A lentidão – financeira, política, institucional, promocional – dos progressos em matéria sanitária conduziu as Nações Unidas a designar 2008 como o “ano internacional do saneamento” (AIA). Houve alguns resultados: alimentação de água e o saneamento foram enfim separados no espírito dos homens de decisão.
Em muitas regiões do mundo, os banheiros que se pretende instalar nas zonas mais pobres não podem ter alimentação de água ou
dutos de evacuação. Nem os habitantes, nem as autoridades locais têm meios de investir em canalizações e fossas subterrâneas, e ainda menos nos sistemas de evacuação e tratamento de dejetos. Um grande número de países da África e do Oriente Médio, assim como da Índia e da China, sofrem restrições agudas de água. O saneamento universal estaria, portanto, fadado ao fracasso.

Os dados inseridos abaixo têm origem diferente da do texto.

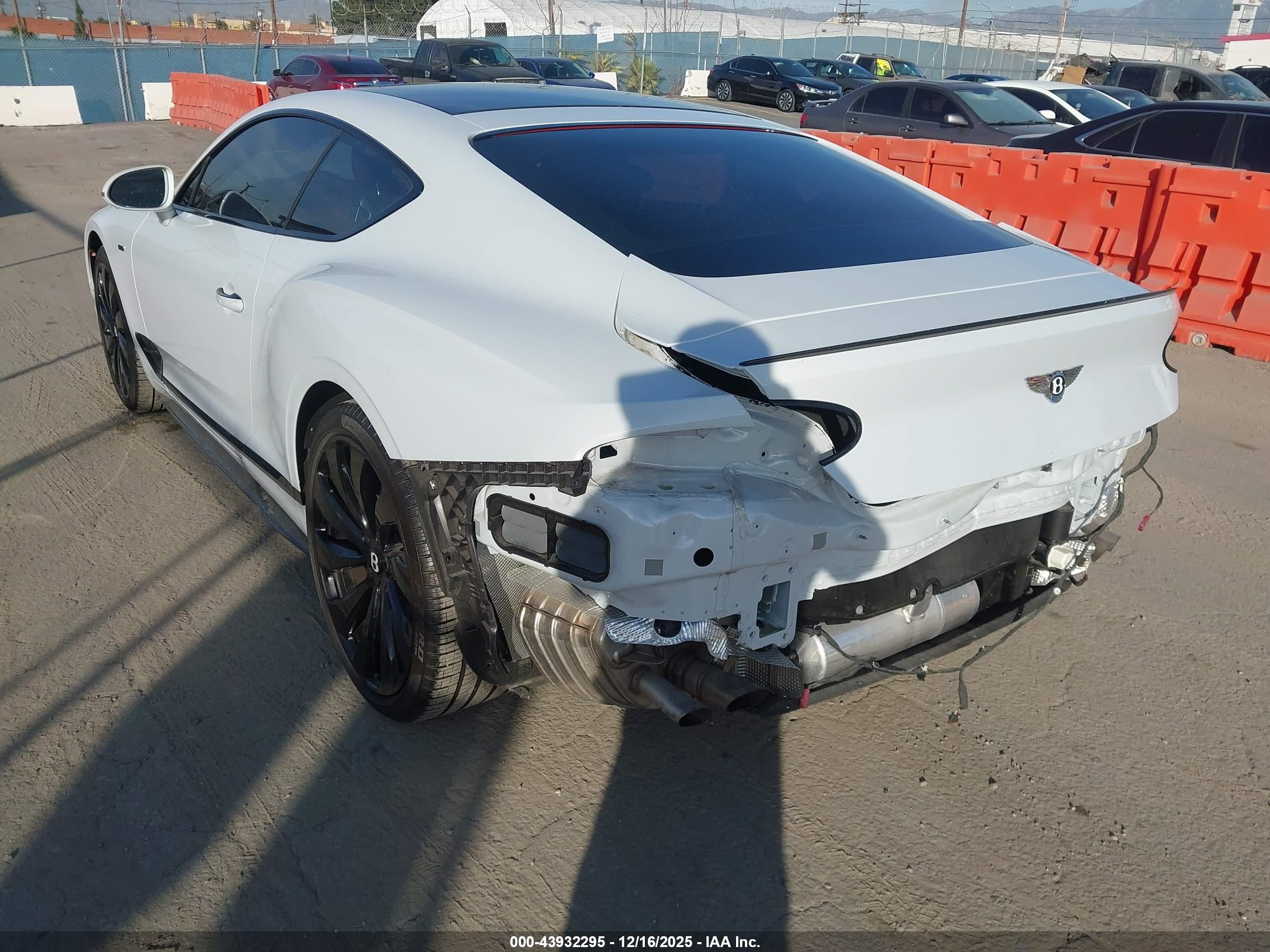 BENTLEY CONTINENTAL image 3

Como ocorre com frequência quando voltamos a um problema por muito tempo negligenciado, o AIA revelou, por um lado, progressos educativos e tecnológicos que estavam na sombra, e, por outro, situações bem piores do que se imaginava. A consideração das populações que vivem em habitações “ilegais” levou a reavaliar para cima o número de pessoas cujas condições de vida são extremamente ruins. Muitos países, por medo de causar danos a sua imagem turística, adquiriram o hábito de subestimar os casos de cólera, o que é ainda mais fácil quando, tratando-se de uma “doença suja”, a vergonha incita muitos doentes a sofrê-la em silêncio3.
Antes de constatar qualquer progresso na frente sanitária, será necessário promover tecnologias alternativas de menor custo, mais fáceis de instalar e de manter do que os sistemas convencionais de canalização de esgoto familiares ao mundo industrializado e aos bairros abastados.
*Maggie Black é co-autora de The last taboo: opening the door on the global sanitation crisis, Earthscan, Londres, 2008.